SenseICs recently won a $50,000 contract to develop 5G electronics technology from AFWERX, which is a United States Air Force program fostering a culture of innovation within the service.
The company provides integrated circuit designs focused on next-generation imaging and radio frequency (RF) sensors and systems. The new AFWERX contract follows a previous $200,000 award from the Air Force Research Laboratory to develop a broadband power amplifier integrated circuit for use in secure 5G applications.
ECE alumnus Ramy Tantawy became the co-founder and CEO of SenseICs as a Ph.D. candidate at the ElectroScience Laboratory with ECE Professor Waleed Khalil's Circuit Laboratory for Advanced Sensors and Systems (C.L.A.S.S.) group. The team also includes co-founder and Ohio State Research Scientist Shane Smith and Ohio State ECE Professor Patrick Roblin.
"The future is 5G, and we’re excited to be part of that future while supporting the mission of our Armed Forces,” Tantawy said. “The 5G technology that we will bring to AFWERX will be revolutionary for many defense and commercial applications, and we are looking forward to expanding our customer base with the Department of Defense."
As part of the AFWERX award, SenseICs will conduct research and development to advance the design of a 5G electronics component, called a power amplifier, that can operate across a large range of telecommunications network frequency bands. Electronics that include this component can switch and operate efficiently across radio, conventional, and 5G networks, a capability that is not currently available.

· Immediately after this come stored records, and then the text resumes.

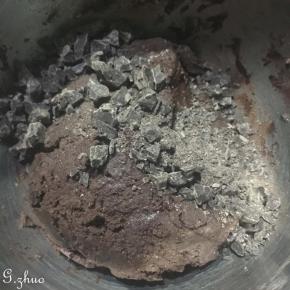 再加入碎巧克力块继续拌至看不见干粉的状态。（留少许巧克力块稍后备用）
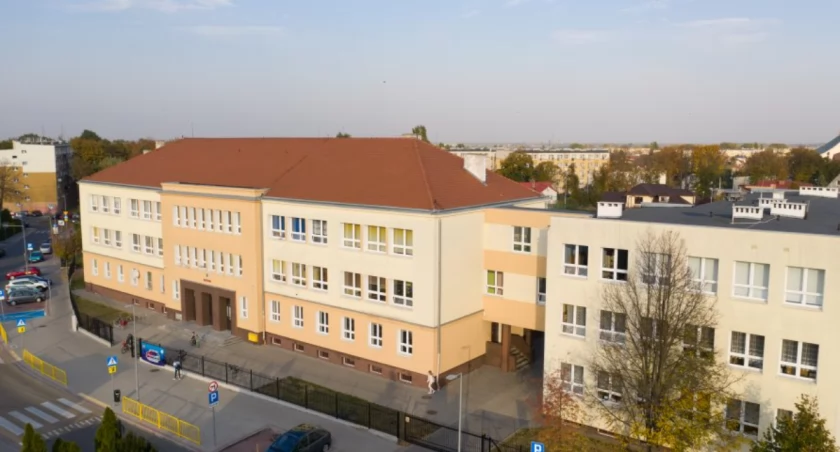 Zapisy do szkół i przedszkoli na rok szkolny 2024/2025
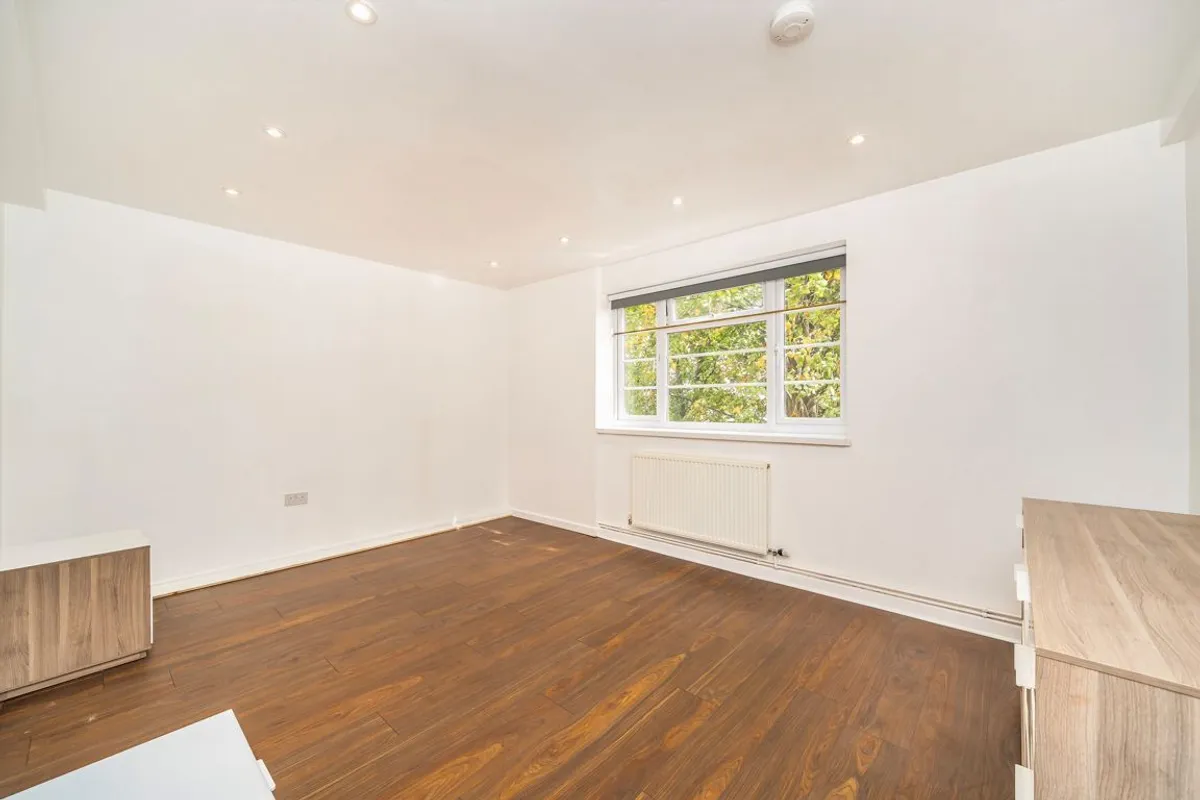 Flat Gunnersbury Court in Greater London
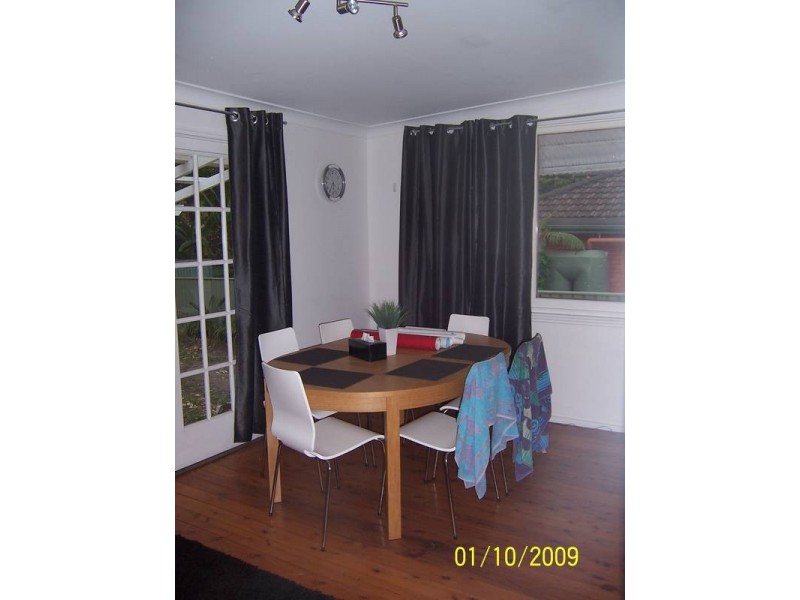 23 Golden Avenue, Point Clare NSW 2250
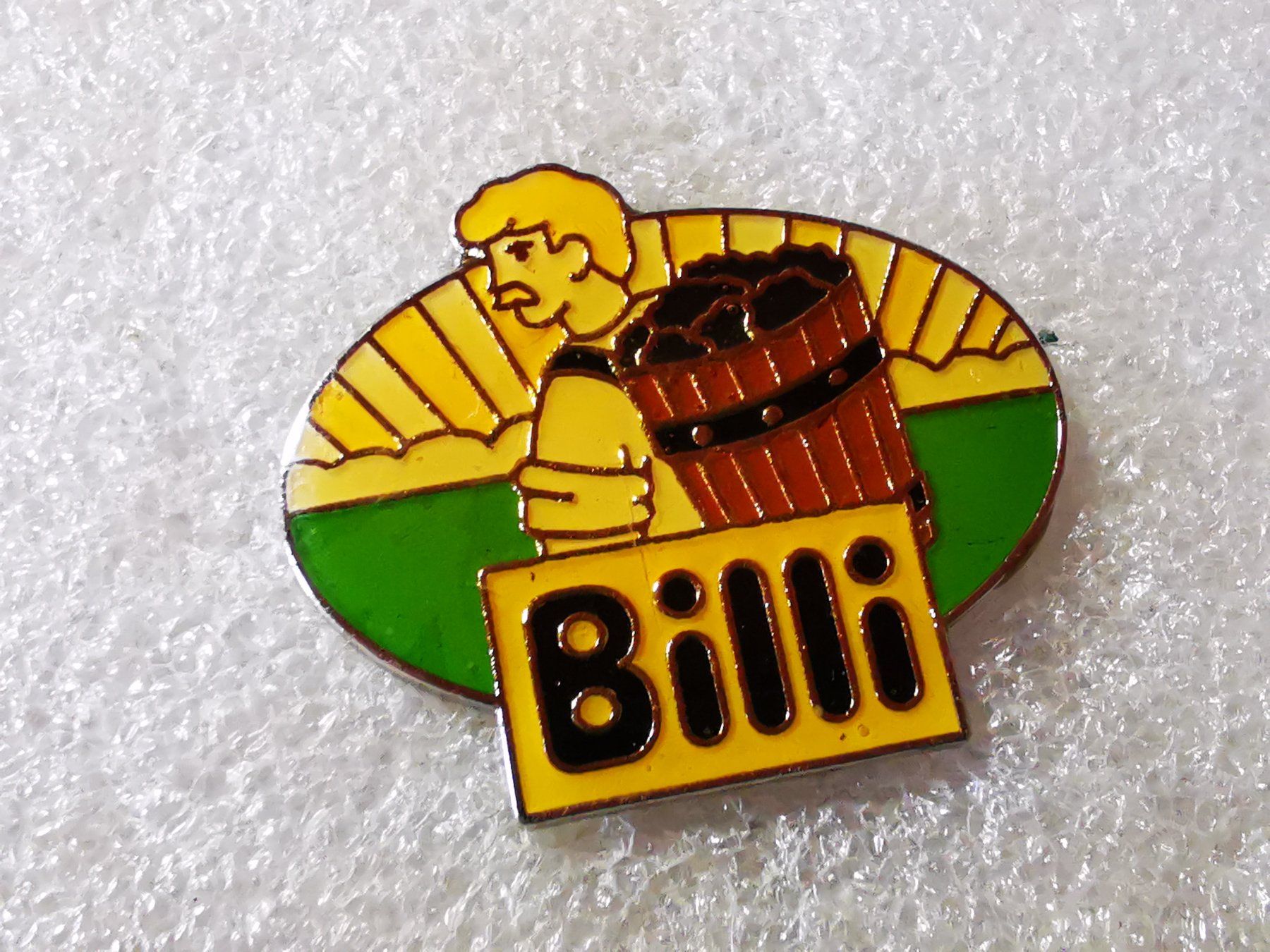 Placchette & Badge: Ansteckpin 96: Billi – Usato da Oppligen venduto da Pin-Fall-Shop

Smith has served on the staff at Ohio State for 22 years and is also the president of SenseICs. He earned his Ph.D. conducting research at the Physics Department at Ohio State and now serves on the staff at the ElectroScience Laboratory.
The Buckeye spin-off company is unique in Ohio because of its focus on semiconductors.
"The semiconductor industry is a valuable and growing part of the American economy, and we are proud to be doing innovative work and attracting top talent to central Ohio," Smith said. "As the semiconductor industry gets increasing federal attention, we are ready to help meet demand needs with chips designed at home."
This most recent contract builds on SenseICs’ earlier successes winning more than $1.2 million in Phase I and Phase II small business innovation research awards from the United States Army. SenseICs contracts with the Army and Air Force are to design and develop microelectronics and integrated circuits domestically.